OSDev.org

The Place to Start for Operating System Developers
It is currently Thu Mar 28, 2024 1:09 pm

All times are UTC - 6 hours




Post new topic Reply to topic  [ 5 posts ] 
Author Message
 Post subject: Calling C functions from MASM (x64)
PostPosted: Wed Feb 13, 2019 6:22 am 
Offline

Joined: Wed Oct 31, 2018 6:15 am
Posts: 18
I'm really confused as to how calling C functions from MASM works (Visual Studio) on x64...

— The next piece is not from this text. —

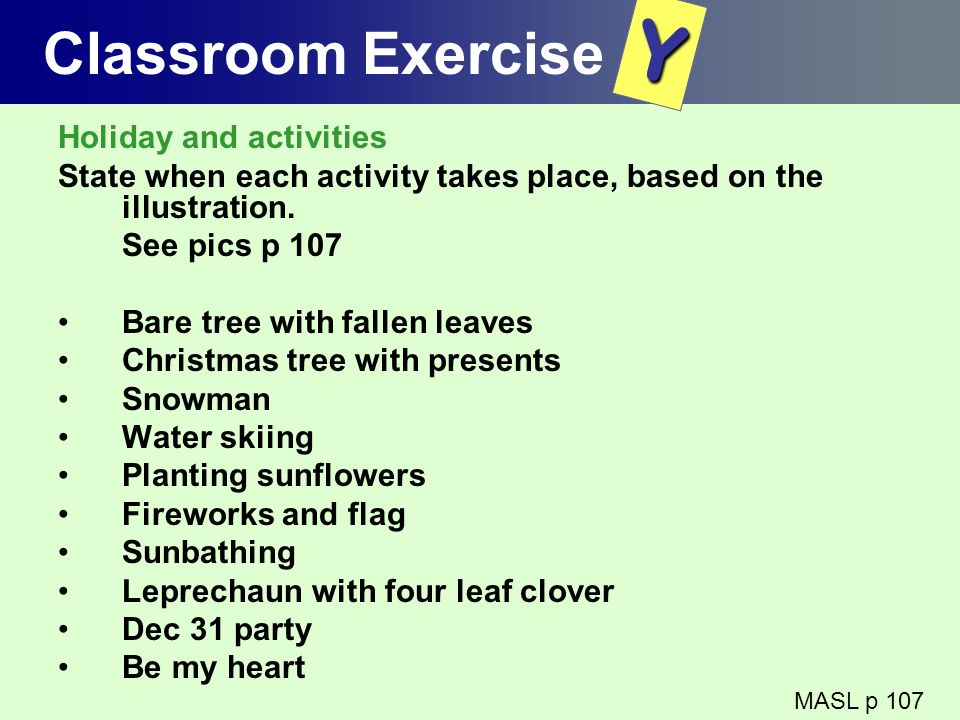 Classroom Exercise Holiday and activities State when each activity takes place, based on the illustration. See pics p 107 Bare tree with fallen leaves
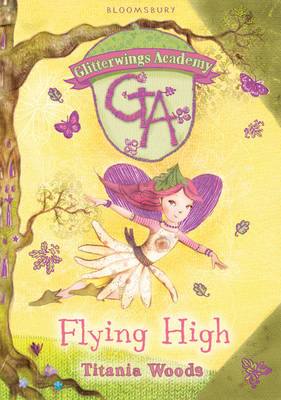 Glitterwings Academy: Flying High by Titania Woods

I have a function I've written in C called 'printf'. If I do the following in MASM, my RSP is changed..
Code:
move rcx, format_str
move rdx, argument
call printf


I read on the Microsoft website that the caller should allocate space for 4 qwords (shadow space for the 4 param registers). Well then, I assumed this meant I had to do this:
Code:
move rcx, format_str
move rdx, argument
sub rsp, 32
call printf


However, this also modifies my RSP. So, I thought I maybe have to also clean up the stack after the call and this worked:
Code:
move rcx, format_str
move rdx, argument
sub rsp, 32
call printf
add rsp, 32


My question would be: is this last code snippet the RIGHT way of calling a C function from assembly in x64??
EDIT: Also, if this is indeed the right way, how would it go for functions with more than 4 parameters? Would I have to allocate the shadow space before pushing the params or after?


Top
 Profile  
 
 Post subject: Re: Calling C functions from MASM (x64)
PostPosted: Thu Feb 14, 2019 7:12 am 
Offline

Joined: Mon Nov 26, 2018 9:14 am
Posts: 8
PhantomR wrote:
I read on the Microsoft website that the caller should allocate space for 4 qwords (shadow space for the 4 param registers).


I believe you are refeering to SEH (Structured Exception Handling). This type of alignment is done, usually, at the beginning of your code (main()), not at each libc/api function call.

Example of a simple program compiled with mingw64's gcc:
Code:
// test.c
//
// Compile with
//  x86_64-w64-ming32-gcc -O2 -S -masm=intel test.c
#include <stdio.h>

void main( void )
{
  int i;

  for (i = 0; i < 10; i++)
    printf( "%d\n", i );
}

And we'll get something as this:
Code:
main:
   push   rsi     ; with x86-64 ms-abi we need
   push   rbx    ; to preserve this regs!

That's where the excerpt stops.